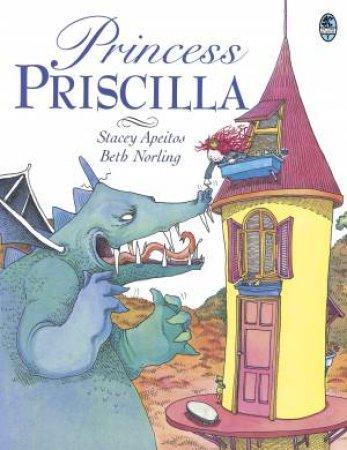 Princess Priscilla by Stacey Apeitos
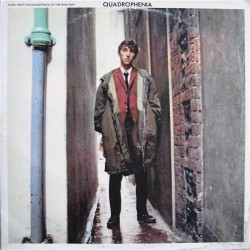 Various ‎– Quadrophenia (Music From The Soundtrack Of The Who Film)|1979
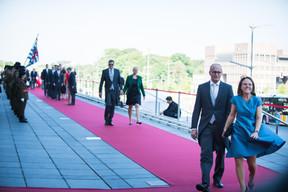 Claude Turmes (Ministre de l'Énergie) Corinne Cahen (Ministre de la Famille et de l'Intégration) ((Photo: Nader Ghavami))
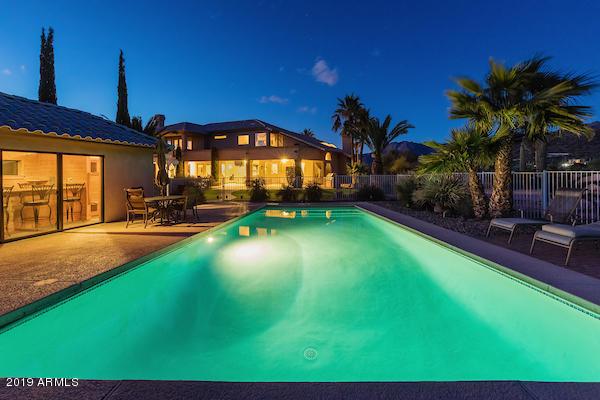MLS 5880766 11065 E CORDOVA Street, Gold Canyon, AZ Gold Canyon Horse Property for Sale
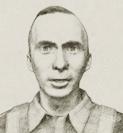 John ferdinand jamison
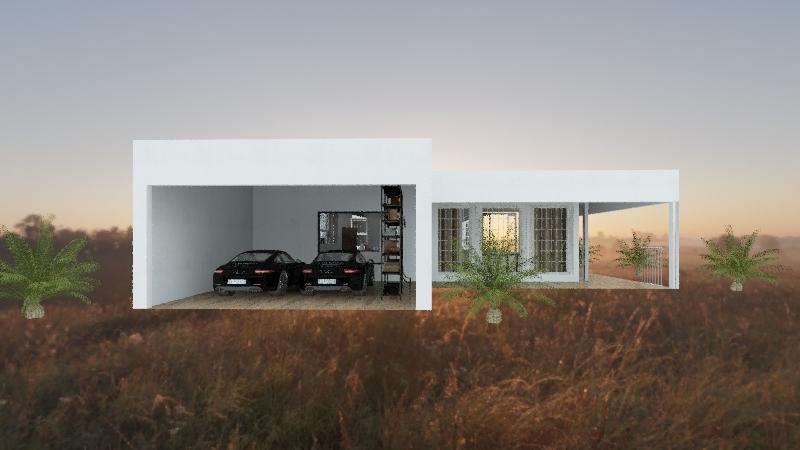 Casa do brainho Interior Design Render
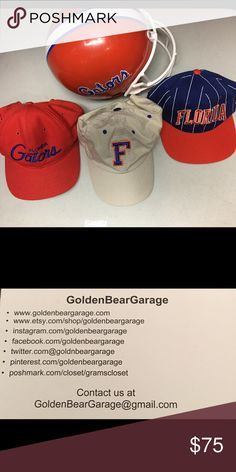 timeless design 82668 9da3a Florida Gator s Apparel Great Selection of University of Florida Gators  College Team Apparel. The Tan · Florida Gators CollegeStrapback HatsFootball  ...
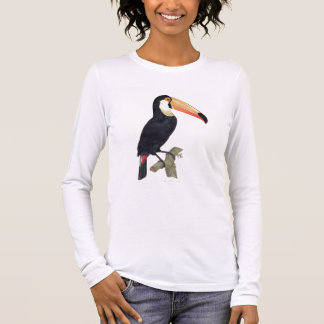Toucan No.2, from 'History of the Birds of Paradis Long Sleeve T-Shirt
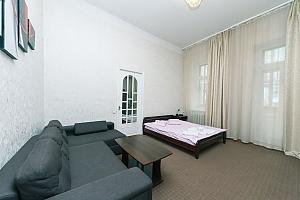 Квартира в центрі, 1-кімнатна, 003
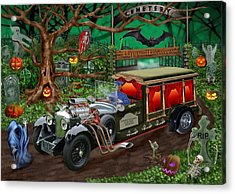 Graveyard Ghost Tours Acrylic Print by Glenn Holbrook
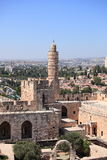 Tower of David, the Ottoman Minaret, Israel Royalty Free Stock Photo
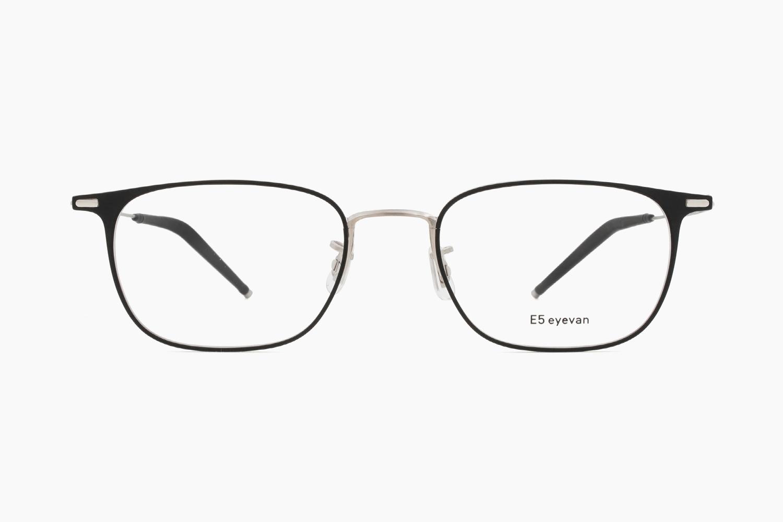 m4 - MBKST / ST E5 eyevan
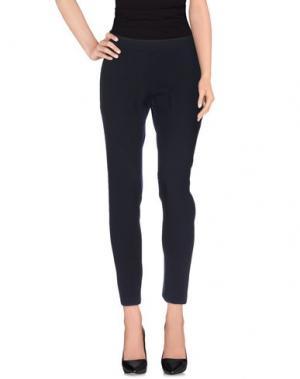 Повседневные брюки LUXURY FASHION. Цвет: темно-синий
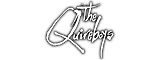 400x150-Quireboys-logo-2.png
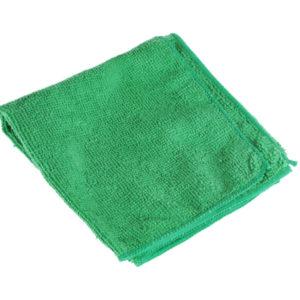 Mikroszálas szalvéta 35x35cm, univerzális zöld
++++++++++
_ASSIGNMENT_
Write out the whole listing exactly, and drop the pictures.

_THE ANSWER_
 Princess Priscilla by Stacey Apeitos
 Various ‎– Quadrophenia (Music From The Soundtrack Of The Who Film)|1979
 Claude Turmes (Ministre de l'Énergie) Corinne Cahen (Ministre de la Famille et de l'Intégration) ((Photo: Nader Ghavami))
MLS 5880766 11065 E CORDOVA Street, Gold Canyon, AZ Gold Canyon Horse Property for Sale
 John ferdinand jamison
 Casa do brainho Interior Design Render
 timeless design 82668 9da3a Florida Gator s Apparel Great Selection of University of Florida Gators  College Team Apparel. The Tan · Florida Gators CollegeStrapback HatsFootball  ...
Toucan No.2, from 'History of the Birds of Paradis Long Sleeve T-Shirt
 Квартира в центрі, 1-кімнатна, 003
 Graveyard Ghost Tours Acrylic Print by Glenn Holbrook
 Tower of David, the Ottoman Minaret, Israel Royalty Free Stock Photo
 m4 - MBKST / ST E5 eyevan
 Повседневные брюки LUXURY FASHION. Цвет: темно-синий
 400x150-Quireboys-logo-2.png
 Mikroszálas szalvéta 35x35cm, univerzális zöld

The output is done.